▶ _WORK TO BE COMPLETED_
Only one stretch of the listing below is wanted. Give it again exactly, from the line with "content_type: application/javascript; charset=utf-8" through the line with "window['20a8e4f4-09b9-4e35-8993-74f109fade54'] = true;".

***** RECORDED INFORMATION *****

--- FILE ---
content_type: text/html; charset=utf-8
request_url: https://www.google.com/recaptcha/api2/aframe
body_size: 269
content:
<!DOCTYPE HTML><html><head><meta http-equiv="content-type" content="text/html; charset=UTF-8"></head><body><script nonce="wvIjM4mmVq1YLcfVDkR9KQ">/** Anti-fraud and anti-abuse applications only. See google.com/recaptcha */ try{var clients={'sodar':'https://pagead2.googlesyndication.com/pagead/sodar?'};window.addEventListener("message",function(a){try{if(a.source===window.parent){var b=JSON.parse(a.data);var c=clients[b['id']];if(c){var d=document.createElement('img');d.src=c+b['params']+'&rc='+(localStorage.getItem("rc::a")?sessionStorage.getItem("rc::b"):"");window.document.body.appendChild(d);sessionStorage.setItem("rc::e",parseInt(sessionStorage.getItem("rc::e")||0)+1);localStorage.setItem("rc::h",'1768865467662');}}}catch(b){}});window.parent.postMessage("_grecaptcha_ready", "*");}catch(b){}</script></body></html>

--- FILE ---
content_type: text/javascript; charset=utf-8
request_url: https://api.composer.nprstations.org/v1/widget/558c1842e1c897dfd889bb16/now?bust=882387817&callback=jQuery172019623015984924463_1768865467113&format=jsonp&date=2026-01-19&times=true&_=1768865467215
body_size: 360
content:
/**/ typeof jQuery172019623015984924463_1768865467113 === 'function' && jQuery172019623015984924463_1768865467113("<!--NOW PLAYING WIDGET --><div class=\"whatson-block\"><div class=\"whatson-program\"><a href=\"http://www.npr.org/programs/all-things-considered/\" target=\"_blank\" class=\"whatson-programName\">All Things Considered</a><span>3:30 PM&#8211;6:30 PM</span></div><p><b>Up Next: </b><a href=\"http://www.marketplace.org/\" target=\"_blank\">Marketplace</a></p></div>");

*****
***** RECORDED INFORMATION *****

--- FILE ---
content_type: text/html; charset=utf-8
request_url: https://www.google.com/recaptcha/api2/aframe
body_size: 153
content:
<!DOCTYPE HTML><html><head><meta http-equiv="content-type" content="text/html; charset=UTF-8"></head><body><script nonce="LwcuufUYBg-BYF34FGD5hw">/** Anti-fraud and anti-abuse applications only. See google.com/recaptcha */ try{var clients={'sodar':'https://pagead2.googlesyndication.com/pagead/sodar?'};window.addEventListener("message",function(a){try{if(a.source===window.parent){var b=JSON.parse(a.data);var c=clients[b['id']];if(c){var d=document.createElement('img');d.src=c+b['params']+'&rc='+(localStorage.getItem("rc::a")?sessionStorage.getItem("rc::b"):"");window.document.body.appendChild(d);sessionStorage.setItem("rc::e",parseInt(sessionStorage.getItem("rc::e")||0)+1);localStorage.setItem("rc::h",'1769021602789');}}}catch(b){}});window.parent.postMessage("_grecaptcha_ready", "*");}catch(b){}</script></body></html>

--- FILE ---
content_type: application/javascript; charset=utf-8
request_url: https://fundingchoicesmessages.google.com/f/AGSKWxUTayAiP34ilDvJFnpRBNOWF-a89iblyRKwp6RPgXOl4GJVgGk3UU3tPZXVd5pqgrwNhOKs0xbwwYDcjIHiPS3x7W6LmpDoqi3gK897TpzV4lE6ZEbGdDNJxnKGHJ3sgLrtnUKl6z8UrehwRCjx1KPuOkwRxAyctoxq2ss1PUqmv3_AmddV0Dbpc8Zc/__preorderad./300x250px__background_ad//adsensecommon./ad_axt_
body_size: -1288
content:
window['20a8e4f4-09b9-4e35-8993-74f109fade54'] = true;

*****
***** RECORDED INFORMATION *****

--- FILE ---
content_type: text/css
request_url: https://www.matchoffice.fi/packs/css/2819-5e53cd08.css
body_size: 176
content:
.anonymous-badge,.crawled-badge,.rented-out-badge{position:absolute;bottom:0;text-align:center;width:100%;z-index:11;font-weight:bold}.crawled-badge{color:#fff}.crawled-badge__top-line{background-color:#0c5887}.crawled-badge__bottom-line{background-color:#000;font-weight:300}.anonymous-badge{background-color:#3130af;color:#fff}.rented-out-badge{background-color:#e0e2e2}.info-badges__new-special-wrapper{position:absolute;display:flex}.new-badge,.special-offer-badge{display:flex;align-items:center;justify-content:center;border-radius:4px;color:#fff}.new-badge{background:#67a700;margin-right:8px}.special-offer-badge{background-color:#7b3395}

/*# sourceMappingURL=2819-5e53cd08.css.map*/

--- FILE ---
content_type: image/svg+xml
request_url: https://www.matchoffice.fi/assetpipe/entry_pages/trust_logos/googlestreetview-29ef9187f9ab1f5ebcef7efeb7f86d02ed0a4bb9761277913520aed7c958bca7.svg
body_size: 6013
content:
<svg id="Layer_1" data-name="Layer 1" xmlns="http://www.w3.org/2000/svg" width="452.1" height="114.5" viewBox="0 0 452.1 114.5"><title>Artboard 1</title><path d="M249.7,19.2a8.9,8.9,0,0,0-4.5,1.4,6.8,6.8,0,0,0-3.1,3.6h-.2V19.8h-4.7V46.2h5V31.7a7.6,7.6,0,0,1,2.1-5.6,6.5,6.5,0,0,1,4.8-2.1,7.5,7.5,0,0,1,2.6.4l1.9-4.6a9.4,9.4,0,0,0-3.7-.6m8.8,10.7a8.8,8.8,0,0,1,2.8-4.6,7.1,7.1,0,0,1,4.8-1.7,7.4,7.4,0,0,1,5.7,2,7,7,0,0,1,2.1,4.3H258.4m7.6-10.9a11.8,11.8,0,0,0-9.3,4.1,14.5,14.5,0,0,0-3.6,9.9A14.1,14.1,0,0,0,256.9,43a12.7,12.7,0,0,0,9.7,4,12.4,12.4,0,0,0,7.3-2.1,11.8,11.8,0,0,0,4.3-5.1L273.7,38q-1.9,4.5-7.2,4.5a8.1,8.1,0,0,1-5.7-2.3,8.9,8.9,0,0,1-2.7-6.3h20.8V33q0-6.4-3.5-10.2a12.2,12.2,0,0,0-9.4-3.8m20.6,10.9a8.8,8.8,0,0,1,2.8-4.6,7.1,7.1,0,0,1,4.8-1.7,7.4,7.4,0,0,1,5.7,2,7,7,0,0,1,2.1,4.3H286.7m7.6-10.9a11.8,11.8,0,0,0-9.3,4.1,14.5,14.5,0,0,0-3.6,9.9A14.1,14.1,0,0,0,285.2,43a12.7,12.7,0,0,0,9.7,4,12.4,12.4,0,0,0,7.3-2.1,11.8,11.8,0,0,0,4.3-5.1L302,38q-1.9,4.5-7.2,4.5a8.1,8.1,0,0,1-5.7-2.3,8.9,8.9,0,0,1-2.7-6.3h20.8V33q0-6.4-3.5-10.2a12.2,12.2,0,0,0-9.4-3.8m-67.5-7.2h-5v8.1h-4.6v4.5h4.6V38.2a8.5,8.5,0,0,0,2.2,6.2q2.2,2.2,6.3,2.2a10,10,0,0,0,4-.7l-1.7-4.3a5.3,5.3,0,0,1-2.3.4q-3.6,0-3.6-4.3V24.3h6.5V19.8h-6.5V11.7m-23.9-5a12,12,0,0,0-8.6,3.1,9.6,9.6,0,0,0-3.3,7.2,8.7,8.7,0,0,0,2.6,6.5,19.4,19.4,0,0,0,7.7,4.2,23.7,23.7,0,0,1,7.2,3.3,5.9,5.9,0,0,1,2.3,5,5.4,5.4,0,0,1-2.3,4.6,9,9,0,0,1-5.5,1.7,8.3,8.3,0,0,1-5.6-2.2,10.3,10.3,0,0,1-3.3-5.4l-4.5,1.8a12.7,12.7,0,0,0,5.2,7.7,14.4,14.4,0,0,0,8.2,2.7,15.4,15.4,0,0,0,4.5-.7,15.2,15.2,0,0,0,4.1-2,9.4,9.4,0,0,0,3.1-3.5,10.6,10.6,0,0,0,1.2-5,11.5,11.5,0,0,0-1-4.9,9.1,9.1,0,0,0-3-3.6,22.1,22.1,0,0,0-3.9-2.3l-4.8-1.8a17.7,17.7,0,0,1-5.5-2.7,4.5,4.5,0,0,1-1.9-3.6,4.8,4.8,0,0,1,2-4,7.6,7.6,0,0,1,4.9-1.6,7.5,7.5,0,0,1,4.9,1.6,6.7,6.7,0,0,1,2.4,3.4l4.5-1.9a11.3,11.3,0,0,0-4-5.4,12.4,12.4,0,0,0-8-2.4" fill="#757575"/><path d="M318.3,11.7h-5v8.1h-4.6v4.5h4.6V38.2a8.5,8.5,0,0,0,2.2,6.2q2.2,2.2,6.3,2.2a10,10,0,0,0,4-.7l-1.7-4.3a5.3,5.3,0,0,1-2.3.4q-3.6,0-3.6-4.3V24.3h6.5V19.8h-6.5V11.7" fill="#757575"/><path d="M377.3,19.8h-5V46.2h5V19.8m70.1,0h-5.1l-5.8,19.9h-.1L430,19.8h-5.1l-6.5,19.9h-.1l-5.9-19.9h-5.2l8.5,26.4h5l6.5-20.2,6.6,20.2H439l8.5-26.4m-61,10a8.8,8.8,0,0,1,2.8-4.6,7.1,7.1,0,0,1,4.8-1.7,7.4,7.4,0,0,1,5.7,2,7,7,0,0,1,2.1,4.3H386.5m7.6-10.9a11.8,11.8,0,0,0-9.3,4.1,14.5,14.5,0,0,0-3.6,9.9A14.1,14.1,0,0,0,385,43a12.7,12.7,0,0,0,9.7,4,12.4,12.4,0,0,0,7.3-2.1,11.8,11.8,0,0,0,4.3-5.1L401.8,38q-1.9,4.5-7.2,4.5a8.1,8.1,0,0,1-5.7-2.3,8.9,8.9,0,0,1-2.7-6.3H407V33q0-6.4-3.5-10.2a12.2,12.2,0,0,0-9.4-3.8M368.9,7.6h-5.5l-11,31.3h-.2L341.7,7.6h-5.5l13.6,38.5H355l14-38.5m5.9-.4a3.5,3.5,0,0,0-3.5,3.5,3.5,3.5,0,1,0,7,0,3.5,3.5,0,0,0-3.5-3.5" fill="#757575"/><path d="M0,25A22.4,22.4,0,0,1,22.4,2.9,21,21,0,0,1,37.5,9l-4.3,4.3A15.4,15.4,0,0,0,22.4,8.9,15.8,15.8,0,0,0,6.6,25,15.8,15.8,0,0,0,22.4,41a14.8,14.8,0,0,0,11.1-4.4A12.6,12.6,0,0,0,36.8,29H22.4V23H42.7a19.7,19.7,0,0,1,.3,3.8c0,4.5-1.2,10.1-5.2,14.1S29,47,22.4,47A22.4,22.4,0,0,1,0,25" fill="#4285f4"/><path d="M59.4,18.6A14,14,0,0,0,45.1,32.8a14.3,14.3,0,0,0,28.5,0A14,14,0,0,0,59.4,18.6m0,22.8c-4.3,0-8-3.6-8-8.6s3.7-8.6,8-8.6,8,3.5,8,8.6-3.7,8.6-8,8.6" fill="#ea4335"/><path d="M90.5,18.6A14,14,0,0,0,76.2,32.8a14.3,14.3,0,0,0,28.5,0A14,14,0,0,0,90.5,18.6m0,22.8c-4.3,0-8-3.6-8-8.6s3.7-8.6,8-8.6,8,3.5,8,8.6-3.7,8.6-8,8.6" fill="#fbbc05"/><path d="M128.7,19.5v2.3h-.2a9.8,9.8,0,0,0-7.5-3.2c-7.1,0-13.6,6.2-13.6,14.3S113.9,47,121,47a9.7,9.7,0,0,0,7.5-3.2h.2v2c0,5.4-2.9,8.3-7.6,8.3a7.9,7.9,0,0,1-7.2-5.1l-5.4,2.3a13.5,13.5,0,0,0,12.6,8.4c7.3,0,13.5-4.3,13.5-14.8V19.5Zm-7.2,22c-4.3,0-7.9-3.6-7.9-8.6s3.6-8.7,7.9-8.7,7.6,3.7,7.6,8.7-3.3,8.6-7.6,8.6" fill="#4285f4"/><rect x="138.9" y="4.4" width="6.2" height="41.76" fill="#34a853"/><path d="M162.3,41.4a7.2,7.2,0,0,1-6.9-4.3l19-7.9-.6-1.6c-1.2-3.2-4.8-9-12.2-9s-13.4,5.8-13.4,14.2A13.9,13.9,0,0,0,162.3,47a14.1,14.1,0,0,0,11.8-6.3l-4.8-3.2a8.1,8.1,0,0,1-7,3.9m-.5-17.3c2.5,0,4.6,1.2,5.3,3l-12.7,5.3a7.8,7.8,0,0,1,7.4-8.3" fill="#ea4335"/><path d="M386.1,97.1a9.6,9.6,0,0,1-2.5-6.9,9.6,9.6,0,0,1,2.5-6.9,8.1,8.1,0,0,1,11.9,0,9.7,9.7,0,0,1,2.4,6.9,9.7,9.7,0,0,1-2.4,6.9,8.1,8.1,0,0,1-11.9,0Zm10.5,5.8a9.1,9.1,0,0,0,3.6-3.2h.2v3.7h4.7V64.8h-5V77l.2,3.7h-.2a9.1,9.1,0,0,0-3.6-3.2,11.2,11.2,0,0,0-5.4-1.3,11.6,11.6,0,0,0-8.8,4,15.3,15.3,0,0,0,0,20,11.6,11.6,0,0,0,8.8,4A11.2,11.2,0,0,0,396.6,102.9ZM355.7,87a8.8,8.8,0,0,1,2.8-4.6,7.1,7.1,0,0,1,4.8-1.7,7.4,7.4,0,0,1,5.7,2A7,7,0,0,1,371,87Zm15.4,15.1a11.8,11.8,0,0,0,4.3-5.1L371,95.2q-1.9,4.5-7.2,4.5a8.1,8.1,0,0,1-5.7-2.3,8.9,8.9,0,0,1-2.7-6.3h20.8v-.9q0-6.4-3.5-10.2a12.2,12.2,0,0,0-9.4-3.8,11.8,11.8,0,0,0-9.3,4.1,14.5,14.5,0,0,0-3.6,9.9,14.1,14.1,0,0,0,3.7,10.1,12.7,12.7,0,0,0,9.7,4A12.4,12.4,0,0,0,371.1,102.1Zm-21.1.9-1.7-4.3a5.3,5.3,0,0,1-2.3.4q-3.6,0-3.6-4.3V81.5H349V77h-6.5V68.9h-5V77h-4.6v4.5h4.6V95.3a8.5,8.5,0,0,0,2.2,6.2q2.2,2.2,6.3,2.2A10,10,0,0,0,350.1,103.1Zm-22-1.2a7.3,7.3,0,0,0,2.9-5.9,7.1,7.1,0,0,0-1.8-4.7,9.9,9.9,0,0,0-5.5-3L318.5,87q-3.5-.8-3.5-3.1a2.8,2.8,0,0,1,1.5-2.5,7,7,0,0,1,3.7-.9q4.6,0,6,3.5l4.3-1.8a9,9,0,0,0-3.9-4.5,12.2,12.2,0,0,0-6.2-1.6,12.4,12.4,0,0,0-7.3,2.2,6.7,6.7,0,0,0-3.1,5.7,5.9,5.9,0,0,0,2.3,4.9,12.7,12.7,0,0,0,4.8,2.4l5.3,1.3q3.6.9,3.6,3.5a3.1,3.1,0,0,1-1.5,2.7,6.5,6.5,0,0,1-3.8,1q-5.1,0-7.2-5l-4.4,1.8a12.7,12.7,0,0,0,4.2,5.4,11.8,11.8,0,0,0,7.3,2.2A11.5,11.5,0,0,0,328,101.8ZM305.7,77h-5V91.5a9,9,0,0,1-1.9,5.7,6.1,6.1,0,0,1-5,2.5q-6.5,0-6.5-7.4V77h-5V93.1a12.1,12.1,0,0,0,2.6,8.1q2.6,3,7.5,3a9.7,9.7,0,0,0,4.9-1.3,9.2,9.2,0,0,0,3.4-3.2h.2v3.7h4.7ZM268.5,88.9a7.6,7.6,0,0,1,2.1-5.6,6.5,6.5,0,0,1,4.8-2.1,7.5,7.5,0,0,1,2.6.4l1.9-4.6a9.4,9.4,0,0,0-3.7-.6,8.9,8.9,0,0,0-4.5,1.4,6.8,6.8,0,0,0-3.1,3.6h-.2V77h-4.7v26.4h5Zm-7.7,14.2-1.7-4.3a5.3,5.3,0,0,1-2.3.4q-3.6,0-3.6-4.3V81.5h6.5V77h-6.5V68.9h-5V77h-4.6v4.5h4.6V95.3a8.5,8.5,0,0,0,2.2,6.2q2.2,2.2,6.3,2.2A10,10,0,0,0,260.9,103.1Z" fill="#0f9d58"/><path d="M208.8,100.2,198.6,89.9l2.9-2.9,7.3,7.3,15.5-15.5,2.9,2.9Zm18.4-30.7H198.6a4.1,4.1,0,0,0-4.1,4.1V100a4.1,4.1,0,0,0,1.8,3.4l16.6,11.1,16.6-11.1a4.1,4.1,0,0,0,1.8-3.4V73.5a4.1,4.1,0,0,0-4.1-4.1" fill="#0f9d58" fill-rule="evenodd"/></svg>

*****

▶ _SOLUTION_
content_type: application/javascript; charset=utf-8
request_url: https://fundingchoicesmessages.google.com/f/AGSKWxUTayAiP34ilDvJFnpRBNOWF-a89iblyRKwp6RPgXOl4GJVgGk3UU3tPZXVd5pqgrwNhOKs0xbwwYDcjIHiPS3x7W6LmpDoqi3gK897TpzV4lE6ZEbGdDNJxnKGHJ3sgLrtnUKl6z8UrehwRCjx1KPuOkwRxAyctoxq2ss1PUqmv3_AmddV0Dbpc8Zc/__preorderad./300x250px__background_ad//adsensecommon./ad_axt_
body_size: -1288
content:
window['20a8e4f4-09b9-4e35-8993-74f109fade54'] = true;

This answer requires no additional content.